Exercise brief: Your answer should be the lines below from the one with "interacting: 0%" to the one with "genus: Cervus", both included, given again exactly and with nothing added.

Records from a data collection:
+-------+

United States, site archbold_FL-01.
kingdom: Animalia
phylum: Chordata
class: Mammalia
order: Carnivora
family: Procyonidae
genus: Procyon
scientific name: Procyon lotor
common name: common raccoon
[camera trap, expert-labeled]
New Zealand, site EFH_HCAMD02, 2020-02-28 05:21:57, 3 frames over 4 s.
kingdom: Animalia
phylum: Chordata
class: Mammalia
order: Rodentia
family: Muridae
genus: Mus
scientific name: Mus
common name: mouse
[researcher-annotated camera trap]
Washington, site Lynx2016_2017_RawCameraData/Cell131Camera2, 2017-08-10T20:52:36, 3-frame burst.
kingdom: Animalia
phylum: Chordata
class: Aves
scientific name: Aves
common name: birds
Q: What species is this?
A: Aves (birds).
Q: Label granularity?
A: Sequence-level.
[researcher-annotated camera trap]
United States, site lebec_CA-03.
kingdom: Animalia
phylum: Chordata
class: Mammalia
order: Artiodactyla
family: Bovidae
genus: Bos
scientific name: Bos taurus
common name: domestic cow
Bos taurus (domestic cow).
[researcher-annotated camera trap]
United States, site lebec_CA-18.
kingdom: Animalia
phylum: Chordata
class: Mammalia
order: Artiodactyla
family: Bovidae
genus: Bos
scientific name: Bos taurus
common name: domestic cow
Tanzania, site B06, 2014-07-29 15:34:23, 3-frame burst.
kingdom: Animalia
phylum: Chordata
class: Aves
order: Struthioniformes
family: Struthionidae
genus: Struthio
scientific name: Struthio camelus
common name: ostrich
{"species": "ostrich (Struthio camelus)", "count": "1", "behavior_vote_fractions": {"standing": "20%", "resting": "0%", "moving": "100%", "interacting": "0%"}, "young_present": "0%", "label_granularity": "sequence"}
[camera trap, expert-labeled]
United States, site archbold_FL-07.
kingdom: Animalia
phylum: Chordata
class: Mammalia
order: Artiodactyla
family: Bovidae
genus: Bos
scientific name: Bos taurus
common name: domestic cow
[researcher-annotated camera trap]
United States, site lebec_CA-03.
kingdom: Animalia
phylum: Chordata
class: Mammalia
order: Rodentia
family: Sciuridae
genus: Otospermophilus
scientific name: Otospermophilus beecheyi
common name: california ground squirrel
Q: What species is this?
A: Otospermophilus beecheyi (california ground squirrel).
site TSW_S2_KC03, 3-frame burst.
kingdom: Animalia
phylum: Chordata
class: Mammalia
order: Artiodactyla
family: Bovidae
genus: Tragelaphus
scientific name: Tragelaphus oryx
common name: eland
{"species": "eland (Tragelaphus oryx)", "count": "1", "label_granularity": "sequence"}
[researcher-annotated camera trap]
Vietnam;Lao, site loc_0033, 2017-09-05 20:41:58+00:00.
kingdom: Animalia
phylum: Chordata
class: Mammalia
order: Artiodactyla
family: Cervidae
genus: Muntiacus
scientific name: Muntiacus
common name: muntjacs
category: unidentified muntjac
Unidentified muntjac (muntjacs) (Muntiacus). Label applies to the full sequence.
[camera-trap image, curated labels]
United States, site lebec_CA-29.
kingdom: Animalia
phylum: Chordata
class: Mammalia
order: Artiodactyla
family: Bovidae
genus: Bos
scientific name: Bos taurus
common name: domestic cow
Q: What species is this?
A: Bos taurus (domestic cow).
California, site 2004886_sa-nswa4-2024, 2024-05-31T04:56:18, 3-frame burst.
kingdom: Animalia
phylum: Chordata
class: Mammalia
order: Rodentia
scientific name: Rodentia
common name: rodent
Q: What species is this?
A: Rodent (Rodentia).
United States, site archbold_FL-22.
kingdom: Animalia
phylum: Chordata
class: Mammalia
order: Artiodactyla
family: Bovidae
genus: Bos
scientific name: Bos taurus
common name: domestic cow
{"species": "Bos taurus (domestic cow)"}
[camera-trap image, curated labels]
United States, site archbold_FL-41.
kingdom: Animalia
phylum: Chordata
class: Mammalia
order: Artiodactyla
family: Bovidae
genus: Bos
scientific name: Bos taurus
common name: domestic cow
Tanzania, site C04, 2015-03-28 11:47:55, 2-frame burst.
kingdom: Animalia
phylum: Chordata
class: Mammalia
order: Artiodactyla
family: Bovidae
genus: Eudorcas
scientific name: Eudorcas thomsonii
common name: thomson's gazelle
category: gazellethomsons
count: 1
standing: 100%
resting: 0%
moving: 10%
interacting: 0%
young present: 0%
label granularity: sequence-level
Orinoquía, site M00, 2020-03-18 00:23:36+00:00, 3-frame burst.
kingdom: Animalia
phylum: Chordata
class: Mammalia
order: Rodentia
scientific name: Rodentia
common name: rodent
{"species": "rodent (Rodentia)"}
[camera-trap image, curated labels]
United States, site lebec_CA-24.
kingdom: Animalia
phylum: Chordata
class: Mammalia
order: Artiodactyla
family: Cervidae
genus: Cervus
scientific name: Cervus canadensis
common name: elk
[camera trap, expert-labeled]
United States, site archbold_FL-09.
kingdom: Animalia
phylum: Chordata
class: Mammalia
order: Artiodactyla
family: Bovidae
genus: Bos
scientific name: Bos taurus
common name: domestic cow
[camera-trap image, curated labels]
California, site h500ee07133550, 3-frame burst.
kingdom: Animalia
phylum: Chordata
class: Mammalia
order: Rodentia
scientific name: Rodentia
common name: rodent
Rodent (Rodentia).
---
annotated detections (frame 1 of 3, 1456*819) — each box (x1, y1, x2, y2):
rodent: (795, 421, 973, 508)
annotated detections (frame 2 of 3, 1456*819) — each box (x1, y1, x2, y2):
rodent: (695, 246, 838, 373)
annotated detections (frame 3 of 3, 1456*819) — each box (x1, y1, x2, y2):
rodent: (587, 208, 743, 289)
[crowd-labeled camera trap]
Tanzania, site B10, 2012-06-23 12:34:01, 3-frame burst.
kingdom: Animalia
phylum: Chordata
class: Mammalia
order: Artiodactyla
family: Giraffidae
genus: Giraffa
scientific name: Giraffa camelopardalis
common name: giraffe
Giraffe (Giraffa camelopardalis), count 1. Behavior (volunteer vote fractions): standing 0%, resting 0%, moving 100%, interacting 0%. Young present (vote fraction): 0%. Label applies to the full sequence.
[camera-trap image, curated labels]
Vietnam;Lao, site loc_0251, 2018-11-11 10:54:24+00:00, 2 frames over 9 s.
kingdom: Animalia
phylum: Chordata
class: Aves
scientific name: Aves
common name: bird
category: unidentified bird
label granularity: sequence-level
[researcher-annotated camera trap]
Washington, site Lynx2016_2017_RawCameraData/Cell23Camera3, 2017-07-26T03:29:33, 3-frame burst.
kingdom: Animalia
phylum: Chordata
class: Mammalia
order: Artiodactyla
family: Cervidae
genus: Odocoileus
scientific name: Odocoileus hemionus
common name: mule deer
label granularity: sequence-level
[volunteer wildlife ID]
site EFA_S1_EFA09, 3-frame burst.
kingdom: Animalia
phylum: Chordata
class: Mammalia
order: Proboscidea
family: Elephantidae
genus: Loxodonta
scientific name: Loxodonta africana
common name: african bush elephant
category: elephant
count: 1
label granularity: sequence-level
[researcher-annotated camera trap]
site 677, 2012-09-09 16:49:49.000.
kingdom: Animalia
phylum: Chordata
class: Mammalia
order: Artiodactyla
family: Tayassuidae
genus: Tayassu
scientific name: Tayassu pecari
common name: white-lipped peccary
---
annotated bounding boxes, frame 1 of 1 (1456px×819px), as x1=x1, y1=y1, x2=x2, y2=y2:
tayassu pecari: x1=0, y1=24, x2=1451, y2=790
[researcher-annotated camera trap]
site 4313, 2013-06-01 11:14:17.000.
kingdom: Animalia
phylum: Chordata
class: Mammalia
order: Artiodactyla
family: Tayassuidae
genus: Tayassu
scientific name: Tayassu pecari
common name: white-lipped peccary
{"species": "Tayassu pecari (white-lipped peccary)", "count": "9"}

+-------+

Exercise output:
interacting: 0%
young present: 0%
label granularity: sequence-level
Orinoquía, site M00, 2020-03-18 00:23:36+00:00, 3-frame burst.
kingdom: Animalia
phylum: Chordata
class: Mammalia
order: Rodentia
scientific name: Rodentia
common name: rodent
{"species": "rodent (Rodentia)"}
[camera-trap image, curated labels]
United States, site lebec_CA-24.
kingdom: Animalia
phylum: Chordata
class: Mammalia
order: Artiodactyla
family: Cervidae
genus: Cervus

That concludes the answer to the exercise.